TIME-CONSUMING: Checking tanks and water troughs can be a time-consuming process when done manually. But, technology is helping automate the process.

Reliable internet drives gains

TELEMETRY systems are increasingly being rolled out on many pastoral properties across SA, including here at Billa Kalina, via Roxby Downs, ensuring more efficient labour use and, more importantly, peace of mind.

TELEMETRY systems are increasingly being rolled out on many pastoral properties across SA, including here at Billa Kalina, via Roxby Downs, ensuring more efficient labour use and, more importantly, peace of mind.

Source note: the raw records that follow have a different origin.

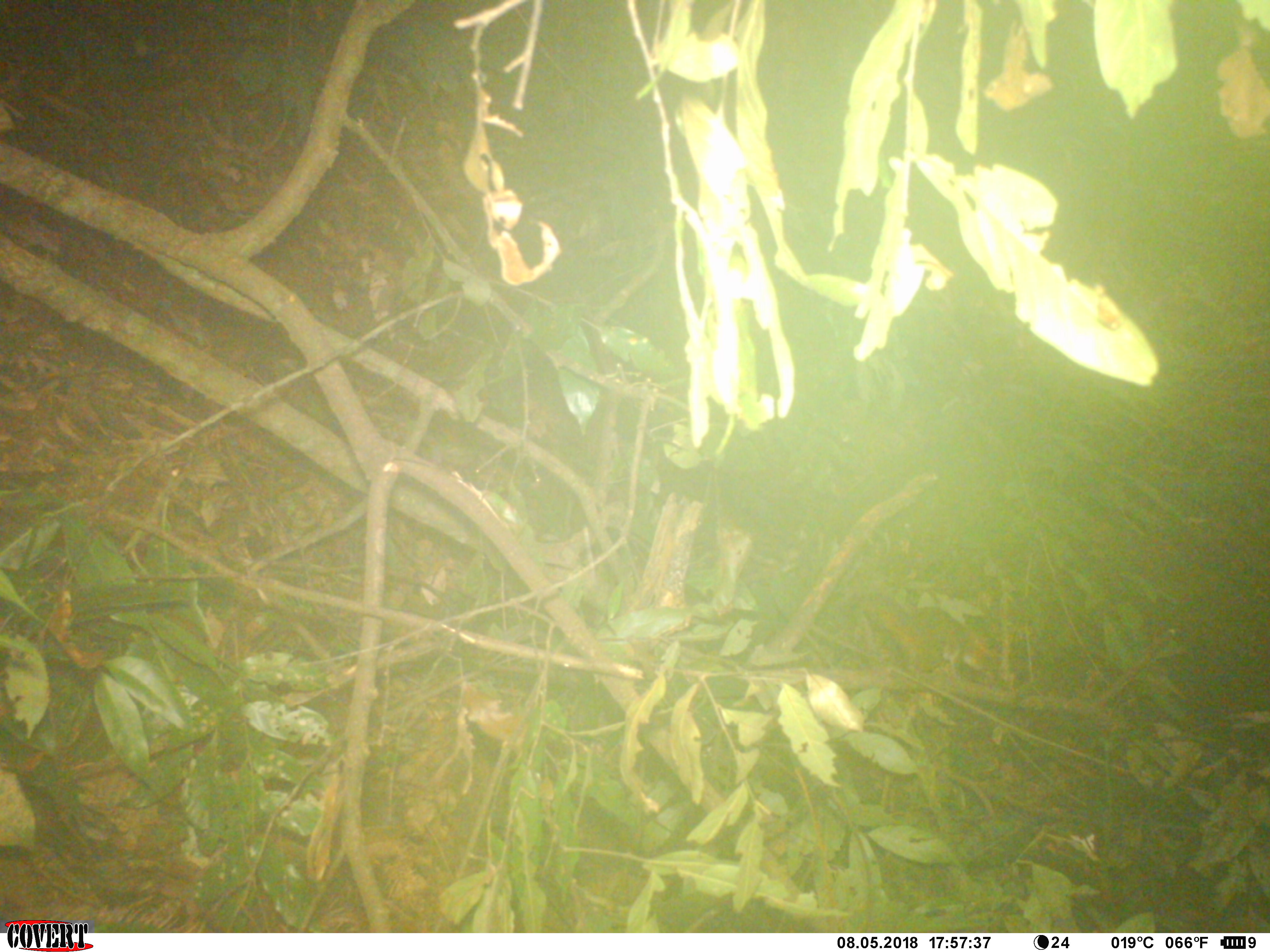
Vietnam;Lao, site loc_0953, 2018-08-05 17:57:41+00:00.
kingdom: Animalia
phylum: Chordata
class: Mammalia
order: Rodentia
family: Sciuridae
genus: Dremomys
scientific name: Dremomys rufigenis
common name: red-cheeked squirrel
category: red cheeked squirrel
Red cheeked squirrel (red-cheeked squirrel) (Dremomys rufigenis). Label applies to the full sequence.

Water is essential in the pastoral zone. With more than 100 tanks and troughs, and some watering points more than 80 kilometres away, it can often take significant time to check them.

The time it takes to oversee and monitor tank levels and troughs has been significantly reduced through internal wi-fi and remotely operated cameras, which are run through a series of repeaters and small towers at 14 watering points across the property.

A UHF system was previously used but Billa Kalina switched to wi-fi about six months ago and there are plans to install it at a further 10 sites in the coming years.

The cameras are recording 24 hours a day. Footage can be downloaded, stored and checked by logging in on a phone or computer. The cameras are charged by solar batteries and, unless there is significant cloud cover, they continually re-charge.

The ability to have 24/7 footage means livestock can be checked as they come to water, while also keeping an eye out for wild dogs and other pests.

The benefit of a wi-fi system ahead of UHF is that staff can use a smartphone within 20 metres of the watering points, making it easy for them to act on any issues.

If they see a problem with a calf or cow, they can take a photo and send it to me, which makes it much easier to try and recognise the problem

Safety is also increased by being able to use a mobile phone to make calls, rather than relying on a satellite phone.

The system uses satellite internet – the Sky Muster – and the station was recently upgraded from 20 gigabytes to 80GB. This upgraded system data and internet has made a huge difference – meaning we can now make wi-fi calls from the house on our mobile rather than having to rely on the satellite-based home phone system, which can be unreliable.

These days, wi-fi is like air-conditioning; it’s a given not an added benefit. Billa Kalina is about 150km from the nearest town so having improved internet and phone services helps staff members and my three teenage daughters feel connected with family and friends.

There are some other interesting technologies emerging in the field of data and cameras. At Meat & Livestock Australia’s recent Red Meat Conference in Alice Springs, NT, there was discussion on new and upcoming tools for the livestock industry.

One of these was a new property mapping system that also focused on vegetation and aimed to help pastoralists decide where to put pipelines, watering points and fencelines. 

There are also unmanned vehicles, drones and walkover weighing – all of which are becoming more readily available and, importantly, more affordable.

The Bureau of Meteorology has installed a new weather station at William Creek and along with the Marla/Oodnadatta Natural Resource Management group and local pastoralists are working on developing a feed budgeting model using this station. It will incorporate temperature, transpiration and wind strength to help with calculations.

These technologies offer livestock producers huge opportunities for productivity gains and ways in which to better use resources.

But, it remains vitally important that producers are able to access consistent phone and internet coverage from data providers.

Thankfully there are now many more options that producers can access to boost connectivity, depending on cost, so get in touch with providers and look at what structures they may be able to use to help improve internet access.

But, there still needs to be a focus on more widespread internet along outback roads.